Editor's note: Cosmetics & Toiletries is pleased to welcome this new column, "Keeping Cosmetics in Check," to its regular lineup. Featured bimonthly, this series will be authored by adviser Karl Laden, Ph.D., who is technical manager for Israel-based Alpa Cosmetics, where he is responsible for all regulatory and technical matters for products imported and manufactured by the company, including brands from Beiersdorf, Chanel, Elizabeth Arden, Givenchy, Coty, MAM Baby and more. Through this column, Laden points to industry practices in cosmetics R&D, regulations, marketing, etc., to ask whether they best serve the consumer and to provide constructive criticism in a light-hearted tone that makes readers think. We hope you enjoy it.

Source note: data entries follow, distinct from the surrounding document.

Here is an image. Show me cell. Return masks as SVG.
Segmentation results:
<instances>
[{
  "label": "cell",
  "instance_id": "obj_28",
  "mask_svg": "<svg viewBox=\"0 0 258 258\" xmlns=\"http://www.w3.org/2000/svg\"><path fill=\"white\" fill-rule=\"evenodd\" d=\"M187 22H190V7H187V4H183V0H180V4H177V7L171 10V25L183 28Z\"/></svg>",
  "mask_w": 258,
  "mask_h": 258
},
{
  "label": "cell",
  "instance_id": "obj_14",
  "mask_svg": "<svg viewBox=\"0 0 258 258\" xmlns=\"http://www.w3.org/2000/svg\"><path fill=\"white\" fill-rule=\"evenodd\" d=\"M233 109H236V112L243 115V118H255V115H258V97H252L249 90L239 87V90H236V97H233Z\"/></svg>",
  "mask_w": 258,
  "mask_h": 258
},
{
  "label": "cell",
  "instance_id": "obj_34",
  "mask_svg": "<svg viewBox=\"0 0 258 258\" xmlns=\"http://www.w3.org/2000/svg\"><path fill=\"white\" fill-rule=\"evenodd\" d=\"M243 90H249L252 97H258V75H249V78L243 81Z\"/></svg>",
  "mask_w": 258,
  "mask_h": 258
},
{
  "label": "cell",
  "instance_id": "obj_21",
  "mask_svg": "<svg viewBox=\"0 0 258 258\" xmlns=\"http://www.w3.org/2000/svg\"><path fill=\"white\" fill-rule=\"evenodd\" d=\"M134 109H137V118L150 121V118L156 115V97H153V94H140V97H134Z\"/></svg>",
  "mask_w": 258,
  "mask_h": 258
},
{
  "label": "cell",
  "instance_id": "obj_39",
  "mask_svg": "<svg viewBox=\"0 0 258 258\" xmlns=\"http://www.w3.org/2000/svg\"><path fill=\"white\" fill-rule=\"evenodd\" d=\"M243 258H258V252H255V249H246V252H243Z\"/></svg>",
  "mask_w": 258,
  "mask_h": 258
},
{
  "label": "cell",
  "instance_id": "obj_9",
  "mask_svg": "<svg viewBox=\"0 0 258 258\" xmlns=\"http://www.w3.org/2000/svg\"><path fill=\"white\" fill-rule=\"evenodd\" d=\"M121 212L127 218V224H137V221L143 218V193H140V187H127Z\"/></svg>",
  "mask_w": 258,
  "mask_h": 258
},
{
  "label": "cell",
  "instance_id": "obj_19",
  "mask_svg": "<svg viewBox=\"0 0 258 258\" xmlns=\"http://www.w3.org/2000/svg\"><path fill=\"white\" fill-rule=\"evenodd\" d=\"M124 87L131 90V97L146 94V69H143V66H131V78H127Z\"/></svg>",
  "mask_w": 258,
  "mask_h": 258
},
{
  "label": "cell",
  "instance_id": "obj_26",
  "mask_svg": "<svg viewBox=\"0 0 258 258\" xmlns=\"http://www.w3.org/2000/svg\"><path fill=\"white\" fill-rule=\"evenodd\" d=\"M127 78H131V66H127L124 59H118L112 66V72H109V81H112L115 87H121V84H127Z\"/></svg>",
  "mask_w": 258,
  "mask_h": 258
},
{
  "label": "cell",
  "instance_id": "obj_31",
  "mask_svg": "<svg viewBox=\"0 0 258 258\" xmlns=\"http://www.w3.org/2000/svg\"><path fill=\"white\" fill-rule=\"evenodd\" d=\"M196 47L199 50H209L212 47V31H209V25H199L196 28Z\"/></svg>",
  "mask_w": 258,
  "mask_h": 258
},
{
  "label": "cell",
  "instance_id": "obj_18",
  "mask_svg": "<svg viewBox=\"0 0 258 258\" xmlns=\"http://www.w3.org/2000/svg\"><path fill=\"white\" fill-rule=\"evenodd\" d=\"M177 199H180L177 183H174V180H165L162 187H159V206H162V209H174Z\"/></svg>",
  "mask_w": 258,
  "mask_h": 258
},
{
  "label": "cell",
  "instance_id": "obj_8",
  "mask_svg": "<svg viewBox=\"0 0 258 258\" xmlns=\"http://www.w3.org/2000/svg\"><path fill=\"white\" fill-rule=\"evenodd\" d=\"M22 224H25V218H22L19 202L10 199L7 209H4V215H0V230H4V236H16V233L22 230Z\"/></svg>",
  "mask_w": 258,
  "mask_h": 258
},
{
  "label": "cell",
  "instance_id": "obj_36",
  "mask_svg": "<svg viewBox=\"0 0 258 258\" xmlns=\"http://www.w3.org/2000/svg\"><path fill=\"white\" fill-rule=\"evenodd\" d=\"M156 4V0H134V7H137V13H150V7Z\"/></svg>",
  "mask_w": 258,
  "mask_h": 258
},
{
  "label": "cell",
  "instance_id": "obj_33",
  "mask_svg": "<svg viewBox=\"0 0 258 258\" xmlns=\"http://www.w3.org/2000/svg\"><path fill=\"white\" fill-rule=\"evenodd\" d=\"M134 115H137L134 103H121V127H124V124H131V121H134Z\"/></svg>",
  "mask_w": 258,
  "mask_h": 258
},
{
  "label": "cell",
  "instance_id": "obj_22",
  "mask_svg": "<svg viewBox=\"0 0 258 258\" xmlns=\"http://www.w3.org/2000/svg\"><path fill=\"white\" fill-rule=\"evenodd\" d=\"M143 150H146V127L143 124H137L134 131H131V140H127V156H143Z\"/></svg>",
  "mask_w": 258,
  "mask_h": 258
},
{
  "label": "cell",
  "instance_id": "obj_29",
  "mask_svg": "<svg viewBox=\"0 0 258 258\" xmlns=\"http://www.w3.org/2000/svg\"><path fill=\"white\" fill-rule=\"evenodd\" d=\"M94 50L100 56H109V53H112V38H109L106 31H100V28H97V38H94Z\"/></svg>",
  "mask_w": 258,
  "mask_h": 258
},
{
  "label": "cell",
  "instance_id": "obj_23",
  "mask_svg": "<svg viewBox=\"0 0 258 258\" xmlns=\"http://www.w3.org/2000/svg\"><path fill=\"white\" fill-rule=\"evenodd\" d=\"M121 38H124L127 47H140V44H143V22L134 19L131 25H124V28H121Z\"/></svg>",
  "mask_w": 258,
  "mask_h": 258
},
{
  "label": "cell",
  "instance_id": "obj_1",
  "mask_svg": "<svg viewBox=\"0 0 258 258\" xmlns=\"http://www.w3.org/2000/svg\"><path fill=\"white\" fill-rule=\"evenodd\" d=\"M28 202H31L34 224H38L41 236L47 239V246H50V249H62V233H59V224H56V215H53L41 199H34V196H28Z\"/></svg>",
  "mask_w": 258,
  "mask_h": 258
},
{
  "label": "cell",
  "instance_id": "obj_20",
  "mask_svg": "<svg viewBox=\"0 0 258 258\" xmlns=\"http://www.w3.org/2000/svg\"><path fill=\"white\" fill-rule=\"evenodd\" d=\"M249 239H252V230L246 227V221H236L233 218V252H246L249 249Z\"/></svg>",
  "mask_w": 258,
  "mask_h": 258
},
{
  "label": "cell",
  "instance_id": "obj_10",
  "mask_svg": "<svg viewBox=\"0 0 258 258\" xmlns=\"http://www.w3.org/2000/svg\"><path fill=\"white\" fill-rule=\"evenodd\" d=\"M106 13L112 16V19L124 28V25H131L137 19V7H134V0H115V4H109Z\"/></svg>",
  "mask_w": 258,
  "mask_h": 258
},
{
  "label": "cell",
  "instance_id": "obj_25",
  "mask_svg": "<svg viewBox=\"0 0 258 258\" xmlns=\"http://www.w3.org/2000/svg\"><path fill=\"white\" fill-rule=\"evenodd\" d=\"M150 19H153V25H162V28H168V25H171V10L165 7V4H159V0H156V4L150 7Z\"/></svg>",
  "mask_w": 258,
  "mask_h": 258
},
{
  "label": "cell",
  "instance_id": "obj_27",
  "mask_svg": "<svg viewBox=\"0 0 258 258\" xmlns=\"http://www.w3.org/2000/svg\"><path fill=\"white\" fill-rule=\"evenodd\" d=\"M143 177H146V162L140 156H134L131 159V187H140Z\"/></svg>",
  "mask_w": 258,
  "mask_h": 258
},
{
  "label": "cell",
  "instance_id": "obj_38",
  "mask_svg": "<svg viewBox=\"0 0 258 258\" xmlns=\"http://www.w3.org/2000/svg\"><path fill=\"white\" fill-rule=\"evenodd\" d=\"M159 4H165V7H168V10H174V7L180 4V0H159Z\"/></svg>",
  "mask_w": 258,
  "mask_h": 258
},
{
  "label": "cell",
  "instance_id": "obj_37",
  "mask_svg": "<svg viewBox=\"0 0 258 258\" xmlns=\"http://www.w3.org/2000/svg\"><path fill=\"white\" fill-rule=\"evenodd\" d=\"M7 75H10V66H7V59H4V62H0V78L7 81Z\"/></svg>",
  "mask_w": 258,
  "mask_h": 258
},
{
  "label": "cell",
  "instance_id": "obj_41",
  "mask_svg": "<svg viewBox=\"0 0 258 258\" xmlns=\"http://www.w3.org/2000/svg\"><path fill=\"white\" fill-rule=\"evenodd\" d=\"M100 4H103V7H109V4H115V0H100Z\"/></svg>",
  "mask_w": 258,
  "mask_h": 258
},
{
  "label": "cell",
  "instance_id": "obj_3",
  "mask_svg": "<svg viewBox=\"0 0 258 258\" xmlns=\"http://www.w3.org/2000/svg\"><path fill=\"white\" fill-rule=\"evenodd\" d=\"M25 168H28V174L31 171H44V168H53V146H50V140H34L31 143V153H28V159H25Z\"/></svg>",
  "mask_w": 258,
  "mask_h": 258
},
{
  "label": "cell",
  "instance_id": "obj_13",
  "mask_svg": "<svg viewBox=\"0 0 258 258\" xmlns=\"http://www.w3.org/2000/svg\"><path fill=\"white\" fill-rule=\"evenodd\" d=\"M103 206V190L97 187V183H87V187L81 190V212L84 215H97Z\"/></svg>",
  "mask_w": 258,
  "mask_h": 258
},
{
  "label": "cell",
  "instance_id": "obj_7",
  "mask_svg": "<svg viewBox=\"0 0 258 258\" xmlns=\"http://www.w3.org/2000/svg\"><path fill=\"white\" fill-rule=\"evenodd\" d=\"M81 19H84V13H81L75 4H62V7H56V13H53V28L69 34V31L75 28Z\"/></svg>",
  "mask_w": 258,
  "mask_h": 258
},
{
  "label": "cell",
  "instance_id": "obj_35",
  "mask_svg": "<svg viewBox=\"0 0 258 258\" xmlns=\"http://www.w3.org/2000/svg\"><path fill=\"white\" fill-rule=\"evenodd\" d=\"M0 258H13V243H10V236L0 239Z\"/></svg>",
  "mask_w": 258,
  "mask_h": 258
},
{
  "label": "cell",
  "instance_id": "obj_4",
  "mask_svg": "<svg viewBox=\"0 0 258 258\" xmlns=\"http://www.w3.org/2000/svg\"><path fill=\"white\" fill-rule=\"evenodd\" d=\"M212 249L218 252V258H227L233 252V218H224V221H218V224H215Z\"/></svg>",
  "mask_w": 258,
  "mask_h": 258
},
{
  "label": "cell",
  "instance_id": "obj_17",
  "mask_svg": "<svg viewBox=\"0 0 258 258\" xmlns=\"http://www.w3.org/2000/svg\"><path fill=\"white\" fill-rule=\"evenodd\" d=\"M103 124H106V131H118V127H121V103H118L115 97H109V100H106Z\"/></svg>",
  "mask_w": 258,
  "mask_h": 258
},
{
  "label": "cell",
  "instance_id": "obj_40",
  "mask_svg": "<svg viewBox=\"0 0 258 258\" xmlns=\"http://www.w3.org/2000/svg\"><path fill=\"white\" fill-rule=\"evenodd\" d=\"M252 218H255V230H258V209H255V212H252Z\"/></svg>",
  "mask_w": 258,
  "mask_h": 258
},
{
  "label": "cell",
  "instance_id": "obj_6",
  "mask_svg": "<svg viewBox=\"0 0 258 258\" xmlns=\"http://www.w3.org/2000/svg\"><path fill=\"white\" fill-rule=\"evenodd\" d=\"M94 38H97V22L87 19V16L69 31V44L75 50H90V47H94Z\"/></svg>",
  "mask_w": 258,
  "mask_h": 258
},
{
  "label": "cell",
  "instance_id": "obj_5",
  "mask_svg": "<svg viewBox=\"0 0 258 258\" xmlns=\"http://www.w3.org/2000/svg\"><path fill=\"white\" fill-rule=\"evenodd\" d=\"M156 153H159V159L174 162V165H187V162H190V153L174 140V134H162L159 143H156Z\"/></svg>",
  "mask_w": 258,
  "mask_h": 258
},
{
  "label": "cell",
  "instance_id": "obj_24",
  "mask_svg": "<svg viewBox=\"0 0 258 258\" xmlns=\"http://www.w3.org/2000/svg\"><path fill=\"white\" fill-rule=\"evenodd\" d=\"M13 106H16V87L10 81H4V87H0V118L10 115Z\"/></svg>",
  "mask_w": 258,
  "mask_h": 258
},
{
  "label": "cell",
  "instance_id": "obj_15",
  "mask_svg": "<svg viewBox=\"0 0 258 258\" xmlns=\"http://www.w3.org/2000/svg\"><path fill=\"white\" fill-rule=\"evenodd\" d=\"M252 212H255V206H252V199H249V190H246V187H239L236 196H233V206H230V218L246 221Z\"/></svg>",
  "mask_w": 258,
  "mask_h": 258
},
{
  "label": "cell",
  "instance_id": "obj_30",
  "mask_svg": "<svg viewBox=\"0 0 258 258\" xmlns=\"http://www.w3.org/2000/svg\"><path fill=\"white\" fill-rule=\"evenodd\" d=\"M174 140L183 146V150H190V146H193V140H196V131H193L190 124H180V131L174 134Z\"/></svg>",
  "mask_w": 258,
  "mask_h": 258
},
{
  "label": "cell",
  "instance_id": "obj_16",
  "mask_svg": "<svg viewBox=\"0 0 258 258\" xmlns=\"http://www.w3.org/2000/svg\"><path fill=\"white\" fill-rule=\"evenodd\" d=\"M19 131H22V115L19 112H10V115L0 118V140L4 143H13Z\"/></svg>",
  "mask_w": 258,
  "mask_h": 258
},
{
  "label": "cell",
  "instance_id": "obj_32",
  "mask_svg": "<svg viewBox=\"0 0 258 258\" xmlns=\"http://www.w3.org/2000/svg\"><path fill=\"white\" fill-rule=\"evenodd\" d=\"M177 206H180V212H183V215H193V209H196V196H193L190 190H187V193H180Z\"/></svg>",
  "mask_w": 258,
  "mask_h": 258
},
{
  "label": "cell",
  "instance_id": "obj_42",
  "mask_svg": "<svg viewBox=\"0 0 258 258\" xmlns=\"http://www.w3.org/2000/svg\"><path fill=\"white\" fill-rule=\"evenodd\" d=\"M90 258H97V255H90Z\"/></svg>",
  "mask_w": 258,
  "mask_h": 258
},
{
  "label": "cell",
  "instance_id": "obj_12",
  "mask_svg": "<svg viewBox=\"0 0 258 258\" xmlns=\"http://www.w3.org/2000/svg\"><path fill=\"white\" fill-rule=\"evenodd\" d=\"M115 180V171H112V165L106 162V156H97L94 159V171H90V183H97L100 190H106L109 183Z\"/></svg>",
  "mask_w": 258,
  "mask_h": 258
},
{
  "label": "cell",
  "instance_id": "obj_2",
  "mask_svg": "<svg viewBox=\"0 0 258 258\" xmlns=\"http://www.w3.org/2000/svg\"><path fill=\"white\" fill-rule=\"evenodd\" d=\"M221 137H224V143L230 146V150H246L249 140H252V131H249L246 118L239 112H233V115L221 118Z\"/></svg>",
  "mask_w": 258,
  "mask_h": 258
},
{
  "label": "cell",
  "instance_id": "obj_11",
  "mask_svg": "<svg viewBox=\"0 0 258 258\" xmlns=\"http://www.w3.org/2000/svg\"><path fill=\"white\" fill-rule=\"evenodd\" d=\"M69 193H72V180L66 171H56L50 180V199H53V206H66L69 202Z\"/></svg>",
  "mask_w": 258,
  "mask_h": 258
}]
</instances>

At the age of 40, Mrs. Johnson looked in her mirror, thought she looked 40 and decided to start using an anti-aging product. I recommended a high quality daily facial cream, instructing her to apply the product twice daily, seven days a week. She wanted to know how soon she might see a benefit from it—and if she continued this routine for the next ten years, by the time she was 50, how much younger would she look compared with not having used the product at all? Would she look 1, 3 or 7 years younger or, darn it, would she still look 50?
Pertinent to this conversation, the product she bought was labeled SPF 30 Broad Spectrum. It had a UVA PF of 12, a critical wavelength of 374 mu, and carried a PA +++ rating.
Let me pause here to state from the outset that this column will not address the far more important function of sunscreens used in either products for sun protection or as secondary actives in anti-aging products. The function of sunscreens for the prevention of skin cancer far outweighs what will be discussed here. However, if a product promises to provide an anti-aging benefit (e.g., make the consumer look younger), it follows that the user would ask how much younger—and how quickly. Mrs. Johnson is actually being patient in terms of how quickly she expects to look younger, as she's only asking how much younger after some 10 years of product use. How would you answer her?